TEKS BACAAN:
⁂

SANGATTA,Suara Kutim.com
Bupati Isran Noor sependapat adanya pembentukan Komisi Pemberantasan Korupsi (KPK) di daerah seperti dilontarkan KPK selama ini, bahkan sambil guyon ia menyebutkan jika perlu bisa berlokasi di Bengalon.
Saat menggelar jumpa pers, Rabu (31/12) siang di Gedung Serba Guna Pemkab Kutim, menyebutkan kehadiran KPK di daerah membantu lembaga hukum lainnya seperti kepolisian dan kejaksaan. “Sepanjang memberikan manfaat banyak bagi Negara tentu setuju sekali jika ada KPK di daerah,namun perlu kajian mendalam karena KPK merupakan lembaga ad hock,” kata Isran Noor.
Sejumlah penggiat LSM anti-korupsi menyampaikan uneg-uneg mereka seputar penanganan kasus korupsi di daerah. Sebagaian besar bernada sumbang. Sarah Lerry Mboei mengeluhkan seputar penanganan korupsi di Provinsi Nusa Tenggara Timur (NTT).
Sementara itu, Adnan Buyung Aziz, Direktur Lembaga Bantuan Hukum (LBH) Makassar, mengemukakan beragam “permainan kotor’ sejumlah oknum aparat penegak hukum yang membuat penanganan kasus tidak jelas. Mulai dari bolak-baliknya berkas antara kepolisian dan kejaksaan, jual-beli penangguhan penahanan tersangka sampai aksi gratifikasi.
Beberapa waktu lalu, ICW sempat menggelontorkan wacana pembentukan perwakilan KPK di daerah. Dasar pemikirannya adalah karena faktanya jumlah korupsi di daerah lebih besar dibanding pusat. Data Independent Report Indonesia ICW 2007 mencatat, 60,6% aktor korupsi banyak terjadi di tingkat rendah. UU No. 30 Tahun 2002 membuka peluang terwujudnya pembentukan perwakilan KPK di daerah.

⁂

DAFTAR SOAL:
• a. Sebutkan semua nama orang yang disebut dalam berita tentang KPK di daerah di atas.
• b. Salin tanpa diubah bagian berita tentang KPK di daerah di atas. Mulai dari kata-kata "Sejumlah penggiat LSM" dan berhenti setelah "Tenggara Timur (NTT).".

DATA TERKUMPUL:
⁂

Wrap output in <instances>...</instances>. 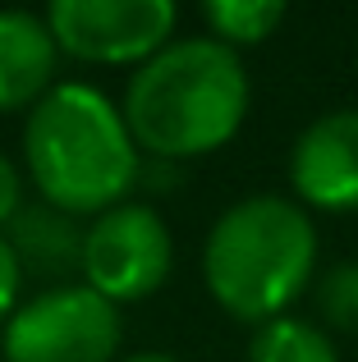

⁂

JAWABANNYA:
• a. Isran Noor, Sarah Lerry Mboei, Adnan Buyung Aziz

• b.
Sejumlah penggiat LSM anti-korupsi menyampaikan uneg-uneg mereka seputar penanganan kasus korupsi di daerah. Sebagaian besar bernada sumbang. Sarah Lerry Mboei mengeluhkan seputar penanganan korupsi di Provinsi Nusa Tenggara Timur (NTT).